Elliptical Training Versus Ergo-meter on Cardiopulmonary Parameters in Post CABG Patients

Effects of Elliptical Training Versus Ergo-meter on Cardiopulmonary Parameters in Post CABG Patients

To determine the effects of elliptical training versus ergo-meter on cardiopulmonary parameters in post CABG patients

Study Overview

• Status: Completed
• Conditions: Post-cardiac Surgery
• Intervention / Treatment: Other: Elliptical Training Group; Other: Ergo-metric Training Group

Detailed Description

Worldwide, physiotherapists treat patients with CAD in the acute stage following a coronary event and/ or following coronary artery bypass graft (CABG) surgery. These patients are then later followed up as outpatients during cardiac rehabilitation(CR) in turn to improve cardio-respiratory fitness and quality of life and to delay the incidence of subsequent coronary events.

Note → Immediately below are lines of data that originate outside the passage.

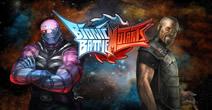 Bionic Battle Mutants thumb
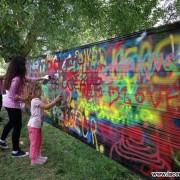 graffiti_lyon_atelier_018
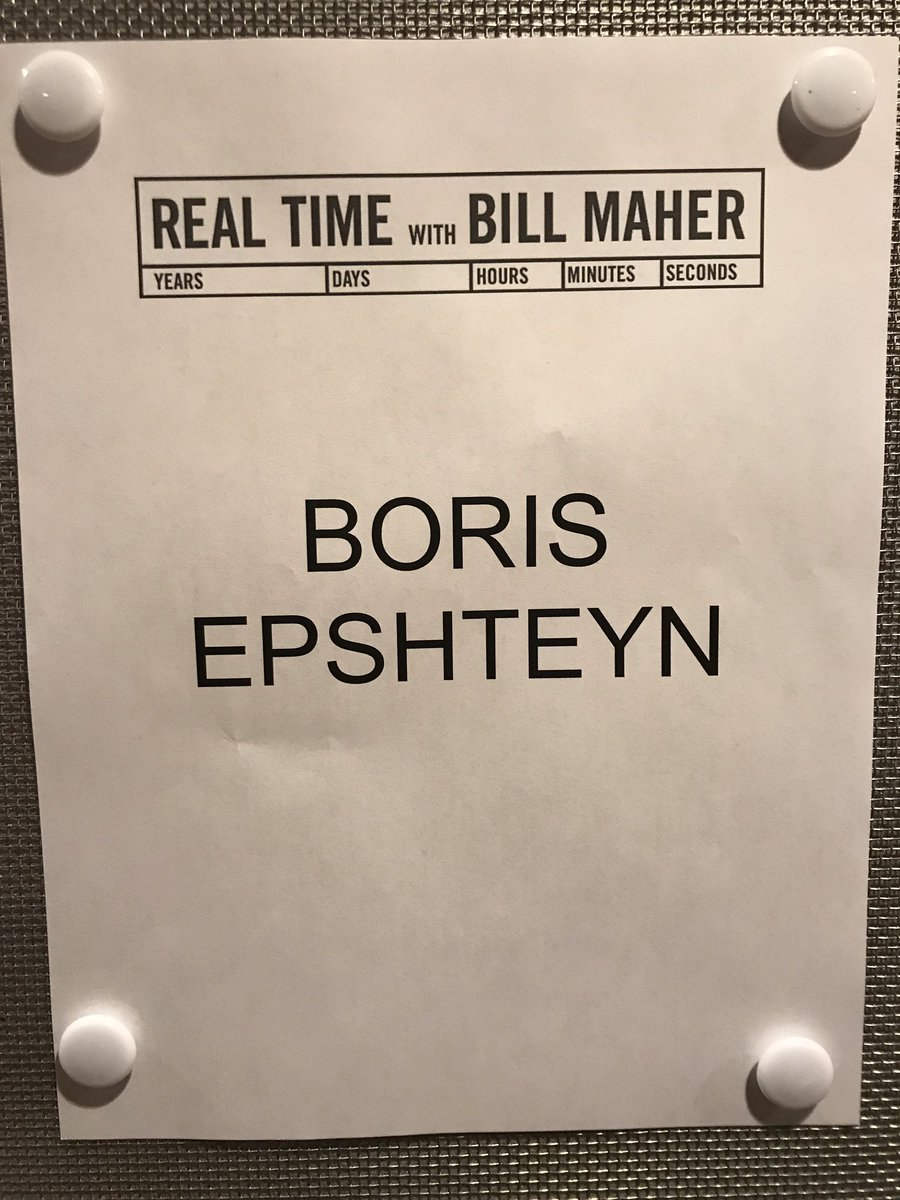 Getting ready for @RealTimers @hbo, will be one on one with @BillMaher...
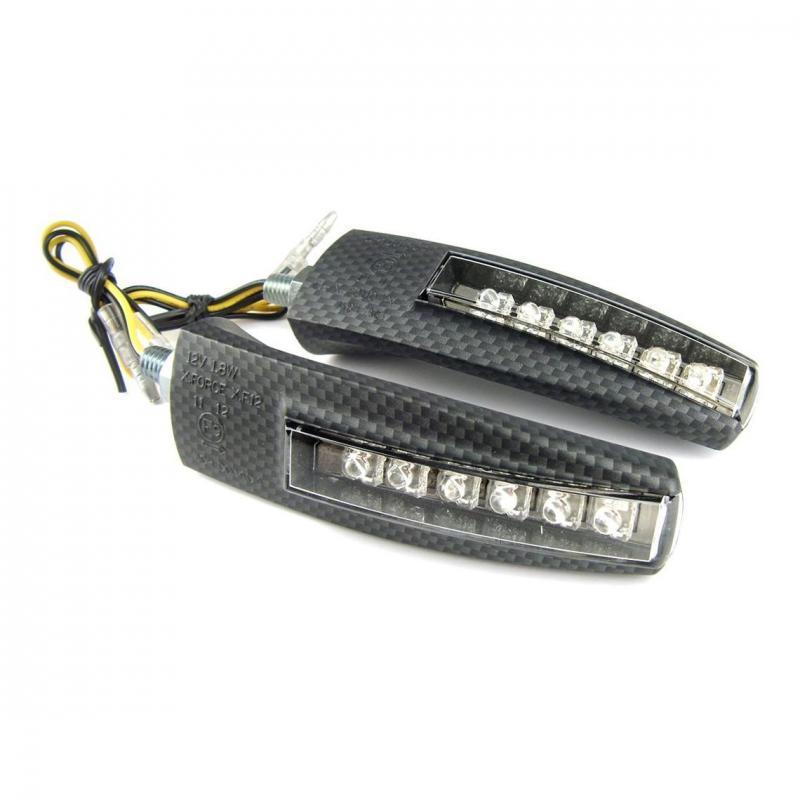 Clignotants TNT Tuning Viper LEDs homologués (paire)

Early mobilisation and physical activity is often the first choice of treatment, but evidence as to the optimal intensity, timing and choice of exercises is scarce. In 2018 the effect of obesity on functional capacity, anxiety and Daily life activities in patients with coronary artery disease and phase II cardiac rehabilitation. The results shows that When Group 1 patients were assessed at the end of 30 sessions of cardiac rehabilitation (CR) program, a statistically significant improvement was detected in 6MWT, physical functioning, physical role, mental health, social functioning and pain sub parameters.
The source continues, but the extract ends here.